I was an Assistant Scoutmaster in Flagstaff after the Marines and ran my own troop in Fayetteville for a while.  By time my son was in Webelos, scouting had changed too much.  He wanted to play Youth football and we both had a LOT more fun with that & AYSO.   

In Flagstaff the council had been divided in LDS troops and non-LDS troops.  The LDS troops ran merit badge classes and mass produced Eagles.  Then Scouting seemed to go a lot further to the right than I was going.  I have had very little to do with Scouting for over a decade now...


----------



## Gunz (Nov 9, 2015)

Rcjames1 said:


> ...I see that you're in the Marines; I would have thought your SM may have had more influence of you choice of branch. If you don't mind me asking, why did you choose Marines? (Or not choose Navy?)


 

At the time I enlisted the Corps was one of the faster tickets into combat and I dreaded the thought of missing the war. That's not bravado, I just wanted to fight. Like a lot of 18-year olds.


----------



## Centermass (Nov 9, 2015)

Life Scout and Brotherhood member of the Order of the Arrow. Ran out of time regarding the age cutoff for Eagle.

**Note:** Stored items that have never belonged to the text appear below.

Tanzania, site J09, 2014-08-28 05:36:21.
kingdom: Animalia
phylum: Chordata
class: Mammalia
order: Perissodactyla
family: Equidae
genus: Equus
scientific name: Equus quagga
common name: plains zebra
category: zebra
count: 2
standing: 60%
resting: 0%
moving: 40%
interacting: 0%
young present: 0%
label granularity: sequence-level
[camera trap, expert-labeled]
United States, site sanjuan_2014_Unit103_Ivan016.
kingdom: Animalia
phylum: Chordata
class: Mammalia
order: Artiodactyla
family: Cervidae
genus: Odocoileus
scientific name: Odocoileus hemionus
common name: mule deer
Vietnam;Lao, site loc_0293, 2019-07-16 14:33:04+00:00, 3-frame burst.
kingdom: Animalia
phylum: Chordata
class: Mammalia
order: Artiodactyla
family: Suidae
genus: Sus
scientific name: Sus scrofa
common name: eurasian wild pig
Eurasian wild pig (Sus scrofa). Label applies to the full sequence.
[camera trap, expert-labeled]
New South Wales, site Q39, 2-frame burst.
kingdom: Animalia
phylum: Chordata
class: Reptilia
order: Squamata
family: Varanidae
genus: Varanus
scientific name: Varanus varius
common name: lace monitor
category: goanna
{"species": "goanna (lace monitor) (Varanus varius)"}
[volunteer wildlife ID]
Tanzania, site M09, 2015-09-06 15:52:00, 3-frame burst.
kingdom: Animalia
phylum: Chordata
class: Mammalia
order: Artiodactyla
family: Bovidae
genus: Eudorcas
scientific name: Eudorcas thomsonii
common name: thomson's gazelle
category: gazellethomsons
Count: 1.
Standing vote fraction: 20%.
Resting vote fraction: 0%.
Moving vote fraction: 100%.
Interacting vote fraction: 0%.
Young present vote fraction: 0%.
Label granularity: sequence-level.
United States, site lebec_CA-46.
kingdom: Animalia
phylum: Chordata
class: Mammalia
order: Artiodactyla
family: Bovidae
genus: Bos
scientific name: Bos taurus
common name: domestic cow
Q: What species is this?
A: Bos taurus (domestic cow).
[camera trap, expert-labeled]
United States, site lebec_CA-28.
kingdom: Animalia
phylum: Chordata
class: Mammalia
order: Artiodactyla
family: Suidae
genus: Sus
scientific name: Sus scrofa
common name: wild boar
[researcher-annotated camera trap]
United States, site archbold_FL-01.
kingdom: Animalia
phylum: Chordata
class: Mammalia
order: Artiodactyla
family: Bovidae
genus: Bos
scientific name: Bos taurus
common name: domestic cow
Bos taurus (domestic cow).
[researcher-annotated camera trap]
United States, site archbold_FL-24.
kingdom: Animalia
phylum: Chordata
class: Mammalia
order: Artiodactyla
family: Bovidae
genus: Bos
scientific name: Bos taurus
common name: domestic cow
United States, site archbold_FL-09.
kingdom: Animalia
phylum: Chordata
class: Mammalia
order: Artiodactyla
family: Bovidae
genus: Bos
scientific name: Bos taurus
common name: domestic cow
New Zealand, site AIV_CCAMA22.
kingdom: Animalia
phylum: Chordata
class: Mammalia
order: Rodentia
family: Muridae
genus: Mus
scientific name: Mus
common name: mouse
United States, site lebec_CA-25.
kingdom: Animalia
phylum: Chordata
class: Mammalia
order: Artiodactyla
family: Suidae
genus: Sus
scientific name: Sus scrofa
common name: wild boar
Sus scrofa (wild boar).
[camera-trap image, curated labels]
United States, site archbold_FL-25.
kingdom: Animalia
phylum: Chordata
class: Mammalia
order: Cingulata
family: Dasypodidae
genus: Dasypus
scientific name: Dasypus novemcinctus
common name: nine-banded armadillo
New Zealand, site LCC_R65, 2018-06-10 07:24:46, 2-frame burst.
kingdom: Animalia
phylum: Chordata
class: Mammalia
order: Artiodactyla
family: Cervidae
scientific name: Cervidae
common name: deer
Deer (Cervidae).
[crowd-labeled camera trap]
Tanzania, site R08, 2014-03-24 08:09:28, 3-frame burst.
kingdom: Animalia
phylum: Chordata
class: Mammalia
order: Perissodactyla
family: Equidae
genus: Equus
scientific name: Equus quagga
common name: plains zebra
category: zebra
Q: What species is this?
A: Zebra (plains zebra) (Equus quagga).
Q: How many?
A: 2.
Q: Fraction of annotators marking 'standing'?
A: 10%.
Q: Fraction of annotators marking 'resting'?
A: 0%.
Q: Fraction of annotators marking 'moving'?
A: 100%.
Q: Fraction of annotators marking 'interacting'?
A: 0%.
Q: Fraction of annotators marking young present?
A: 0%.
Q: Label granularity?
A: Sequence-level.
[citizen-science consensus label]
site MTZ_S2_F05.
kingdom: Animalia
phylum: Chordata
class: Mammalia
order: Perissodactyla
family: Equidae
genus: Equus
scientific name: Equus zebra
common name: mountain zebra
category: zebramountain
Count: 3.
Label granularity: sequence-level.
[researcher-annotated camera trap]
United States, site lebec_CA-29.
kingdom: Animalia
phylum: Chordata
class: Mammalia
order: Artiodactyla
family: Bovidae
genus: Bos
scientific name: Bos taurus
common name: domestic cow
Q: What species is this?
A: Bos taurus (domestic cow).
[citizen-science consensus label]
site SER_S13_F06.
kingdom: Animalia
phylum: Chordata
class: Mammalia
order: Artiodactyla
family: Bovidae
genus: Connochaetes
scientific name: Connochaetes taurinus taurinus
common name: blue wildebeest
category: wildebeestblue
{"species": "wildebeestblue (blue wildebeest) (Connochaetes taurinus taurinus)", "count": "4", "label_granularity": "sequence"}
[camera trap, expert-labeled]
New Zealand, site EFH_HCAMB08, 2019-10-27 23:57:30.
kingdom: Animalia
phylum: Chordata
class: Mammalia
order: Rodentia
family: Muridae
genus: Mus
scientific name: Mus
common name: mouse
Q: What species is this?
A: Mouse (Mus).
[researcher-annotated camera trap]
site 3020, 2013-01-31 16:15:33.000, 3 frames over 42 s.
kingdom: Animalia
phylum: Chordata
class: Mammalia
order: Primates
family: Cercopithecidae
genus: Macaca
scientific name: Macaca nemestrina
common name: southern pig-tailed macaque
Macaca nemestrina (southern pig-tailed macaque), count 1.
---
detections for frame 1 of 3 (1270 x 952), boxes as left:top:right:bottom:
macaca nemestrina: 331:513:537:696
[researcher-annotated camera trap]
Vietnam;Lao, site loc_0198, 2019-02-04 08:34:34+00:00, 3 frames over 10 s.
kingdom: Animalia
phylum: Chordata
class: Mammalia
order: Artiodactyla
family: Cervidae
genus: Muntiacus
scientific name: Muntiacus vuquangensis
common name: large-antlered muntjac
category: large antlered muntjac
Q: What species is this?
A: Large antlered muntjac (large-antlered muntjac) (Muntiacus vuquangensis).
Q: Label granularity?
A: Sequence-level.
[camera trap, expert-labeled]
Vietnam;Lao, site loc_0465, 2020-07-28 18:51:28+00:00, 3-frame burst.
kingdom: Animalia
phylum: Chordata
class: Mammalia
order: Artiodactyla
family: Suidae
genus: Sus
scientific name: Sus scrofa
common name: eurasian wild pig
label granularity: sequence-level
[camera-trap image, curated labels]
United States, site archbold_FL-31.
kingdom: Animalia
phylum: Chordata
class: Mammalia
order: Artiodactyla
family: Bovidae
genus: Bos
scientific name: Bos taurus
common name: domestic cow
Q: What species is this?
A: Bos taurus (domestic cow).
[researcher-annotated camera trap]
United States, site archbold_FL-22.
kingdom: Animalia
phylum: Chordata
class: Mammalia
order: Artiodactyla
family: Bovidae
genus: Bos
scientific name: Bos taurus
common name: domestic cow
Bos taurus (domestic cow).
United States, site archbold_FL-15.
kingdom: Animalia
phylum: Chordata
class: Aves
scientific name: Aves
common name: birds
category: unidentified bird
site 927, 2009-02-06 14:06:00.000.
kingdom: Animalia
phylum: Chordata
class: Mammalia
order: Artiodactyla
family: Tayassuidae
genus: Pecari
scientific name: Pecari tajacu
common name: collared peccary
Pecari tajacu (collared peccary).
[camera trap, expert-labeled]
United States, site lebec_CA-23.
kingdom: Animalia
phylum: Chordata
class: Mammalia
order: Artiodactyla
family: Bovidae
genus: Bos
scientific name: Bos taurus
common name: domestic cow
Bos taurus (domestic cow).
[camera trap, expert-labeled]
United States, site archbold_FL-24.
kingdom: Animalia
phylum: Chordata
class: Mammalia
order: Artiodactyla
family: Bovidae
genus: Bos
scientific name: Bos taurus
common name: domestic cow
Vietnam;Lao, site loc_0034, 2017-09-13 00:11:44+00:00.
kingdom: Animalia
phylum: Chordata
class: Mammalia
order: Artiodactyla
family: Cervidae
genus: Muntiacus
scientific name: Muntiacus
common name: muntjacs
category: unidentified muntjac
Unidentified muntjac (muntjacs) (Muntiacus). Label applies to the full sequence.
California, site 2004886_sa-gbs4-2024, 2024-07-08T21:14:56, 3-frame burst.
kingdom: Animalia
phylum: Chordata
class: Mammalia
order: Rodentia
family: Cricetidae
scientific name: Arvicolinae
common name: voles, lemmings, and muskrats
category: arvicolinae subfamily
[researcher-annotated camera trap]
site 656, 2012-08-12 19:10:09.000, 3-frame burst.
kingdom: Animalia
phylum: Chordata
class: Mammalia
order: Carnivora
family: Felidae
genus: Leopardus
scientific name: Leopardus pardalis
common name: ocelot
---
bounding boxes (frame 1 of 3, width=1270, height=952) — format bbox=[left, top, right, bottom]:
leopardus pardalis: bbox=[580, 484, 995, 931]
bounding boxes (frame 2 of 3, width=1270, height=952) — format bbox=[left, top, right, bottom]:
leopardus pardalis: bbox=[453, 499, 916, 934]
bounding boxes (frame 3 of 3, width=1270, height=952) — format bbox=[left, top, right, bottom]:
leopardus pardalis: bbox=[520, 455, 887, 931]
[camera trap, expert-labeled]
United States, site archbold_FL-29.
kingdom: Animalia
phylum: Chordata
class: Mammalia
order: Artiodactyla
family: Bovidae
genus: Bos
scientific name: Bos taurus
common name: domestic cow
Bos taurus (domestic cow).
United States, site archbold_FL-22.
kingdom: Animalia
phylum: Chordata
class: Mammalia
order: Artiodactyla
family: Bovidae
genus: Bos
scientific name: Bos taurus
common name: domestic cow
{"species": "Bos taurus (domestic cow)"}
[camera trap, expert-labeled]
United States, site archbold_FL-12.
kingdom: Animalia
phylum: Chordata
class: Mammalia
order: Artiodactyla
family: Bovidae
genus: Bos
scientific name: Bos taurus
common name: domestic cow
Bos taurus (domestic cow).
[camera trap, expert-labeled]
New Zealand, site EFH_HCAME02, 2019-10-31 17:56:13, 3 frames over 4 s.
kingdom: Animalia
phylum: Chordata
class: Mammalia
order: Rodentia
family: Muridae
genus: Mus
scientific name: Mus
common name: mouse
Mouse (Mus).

Went to every summer camp while I was a Scout. Completed the Mile Swim every year that I did. 

Learned a lot, taught a lot and accumulated lots of good memories during those times.


----------



## Gunz (Nov 9, 2015)

Scouting is great...Where else can a kid play with knives, hatchets and fire without his parents being around to spoil the fun? And not only that but when I was a Scout, we got range time at summer camp with .22s. Do they still do that, or has shooting at Scout Camp fallen victim to the times?


----------



## Rcjames1 (Nov 9, 2015)

@RetPara -- Your dad sounds like he was a great man. Certainly loved. My dad was also the Scoutmaster for a while. During my time in the troop, there was one SM before him, and then him, then only one more.

Yes, that is an unusually large amount of scouts to get Eagle at the same time! Our troop was pretty small at a little less than twenty five active members on a pretty consistent basis. We were all getting our Eagle's one by one; going down the line in seniority in the troop. It made for a lot of emotional courts of honor and of course good food. 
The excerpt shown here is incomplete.